SUPPLIED PASSAGE:
■ ■ ■ ■

Many employers now offer programs to help improve workers’ safety and health, as well as morale and productivity. At NIOSH, the Total Worker Health® Program supports research on these programs and the myriad of factors, both inside and outside of the workplace that affect workers’ overall safety, health, and well-being. The following articles describe two NIOSH-funded studies aimed at improving the implementation and evaluation of different workplace safety and health programs.

Job Design Linked to Participation in Workplace Wellness Programs

Workplace wellness programs often offer an array of health-improvement activities, including courses to quit smoking, exercise or physical fitness classes, nutrition or stress management education, and ergonomic testing of work conditions and equipment. In 2017, 39% of private industry workers and 63% of state and local government workers had access to such programs, according to the Bureau of Labor Statistics. However, access does not always mean that employees use these programs.

To understand obstacles to use, NIOSH-funded researchers at the University of Massachusetts Lowell and the University of Connecticut explored six different factors. These included job demand, job control, social interactions, leadership, role expectations, and predictability at work. They used surveys, interviews, and focus groups to identify which factors affected participation in workplace wellness programs among 343 employees at a public university in New York.

Of the six factors, job control was the most likely to improve participation in workplace wellness programs, followed by social interactions and then job demand, according to the study published in the Journal of Workplace Behavioral Health. Job control refers to the freedom to choose when and how to complete work. This can include providing flexibility to make time for doctor’s appointments, exercising, or meeting with a nutritionist without worrying about work schedules. Social interactions include support from coworkers and management, which reflects employees’ satisfaction with their relationship with their supervisors. This supervisor-employee relationship was found to play a critical role in employee participation in workplace wellness programs.

■ ■ ■ ■

REQUIRED WORK:
Answer these from the passage on workplace wellness programs:
(a) In 2017, what percentage of state and local government workers had access to wellness programs?
(b) How many employees did the NIOSH-funded study look at, and where did they work?
(c) Which of the six factors was most likely to improve participation?

■ ■ ■ ■

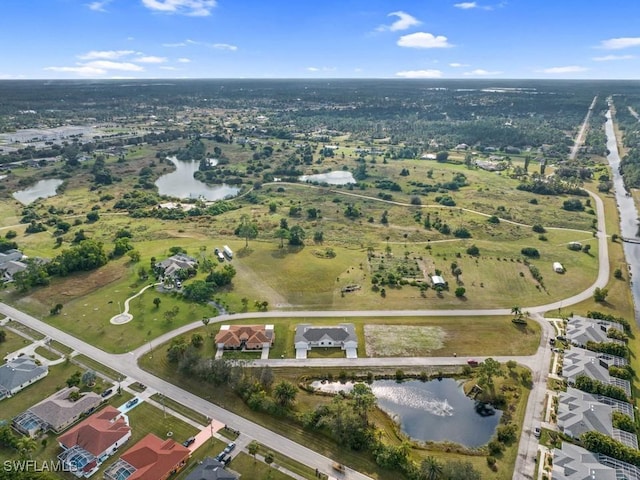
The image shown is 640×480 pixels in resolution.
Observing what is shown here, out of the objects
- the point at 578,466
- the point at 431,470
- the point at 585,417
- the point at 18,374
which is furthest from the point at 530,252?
the point at 18,374

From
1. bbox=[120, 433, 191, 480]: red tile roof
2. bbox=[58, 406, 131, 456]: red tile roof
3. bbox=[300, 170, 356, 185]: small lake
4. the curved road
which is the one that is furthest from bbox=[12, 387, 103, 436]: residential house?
bbox=[300, 170, 356, 185]: small lake

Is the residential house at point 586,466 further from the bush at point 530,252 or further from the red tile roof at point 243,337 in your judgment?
the bush at point 530,252

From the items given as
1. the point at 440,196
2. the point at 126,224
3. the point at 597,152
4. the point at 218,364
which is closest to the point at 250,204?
the point at 126,224

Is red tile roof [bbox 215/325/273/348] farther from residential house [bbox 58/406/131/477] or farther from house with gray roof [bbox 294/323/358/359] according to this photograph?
residential house [bbox 58/406/131/477]

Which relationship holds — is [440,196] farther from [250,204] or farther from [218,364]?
[218,364]

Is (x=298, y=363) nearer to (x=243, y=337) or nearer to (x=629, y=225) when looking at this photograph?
(x=243, y=337)
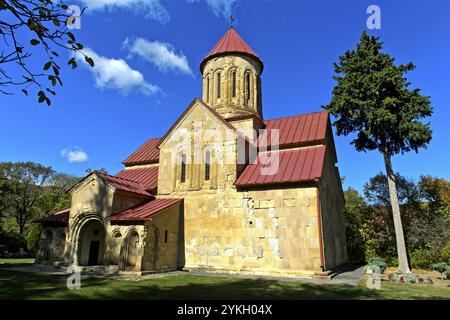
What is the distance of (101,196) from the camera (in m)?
16.4

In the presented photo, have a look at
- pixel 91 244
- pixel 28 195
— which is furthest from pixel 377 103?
pixel 28 195

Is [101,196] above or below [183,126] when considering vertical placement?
below

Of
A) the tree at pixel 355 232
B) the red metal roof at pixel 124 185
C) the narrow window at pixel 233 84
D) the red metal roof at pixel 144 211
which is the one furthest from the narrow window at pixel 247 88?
the tree at pixel 355 232

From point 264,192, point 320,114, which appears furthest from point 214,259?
point 320,114

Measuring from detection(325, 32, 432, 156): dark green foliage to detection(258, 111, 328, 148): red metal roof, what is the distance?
1397 mm

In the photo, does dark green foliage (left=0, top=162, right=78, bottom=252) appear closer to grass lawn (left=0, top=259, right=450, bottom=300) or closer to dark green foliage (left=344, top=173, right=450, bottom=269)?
grass lawn (left=0, top=259, right=450, bottom=300)

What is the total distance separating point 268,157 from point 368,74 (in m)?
7.96

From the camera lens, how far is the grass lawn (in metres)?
Result: 9.01

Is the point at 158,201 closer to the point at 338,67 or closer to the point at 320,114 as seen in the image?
the point at 320,114

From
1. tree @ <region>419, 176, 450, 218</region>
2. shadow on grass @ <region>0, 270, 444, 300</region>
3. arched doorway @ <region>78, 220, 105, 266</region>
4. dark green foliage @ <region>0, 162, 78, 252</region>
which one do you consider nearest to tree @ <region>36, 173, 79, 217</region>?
dark green foliage @ <region>0, 162, 78, 252</region>

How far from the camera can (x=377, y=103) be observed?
18.3 m

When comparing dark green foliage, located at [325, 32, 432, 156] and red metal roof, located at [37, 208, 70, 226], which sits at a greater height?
dark green foliage, located at [325, 32, 432, 156]

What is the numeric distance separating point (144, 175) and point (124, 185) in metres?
3.70

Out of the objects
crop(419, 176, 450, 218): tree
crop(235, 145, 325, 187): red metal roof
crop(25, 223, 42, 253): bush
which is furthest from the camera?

■ ■ ■ ■

RESPONSE:
(a) 63%
(b) 343 employees at a public university in New York
(c) Job control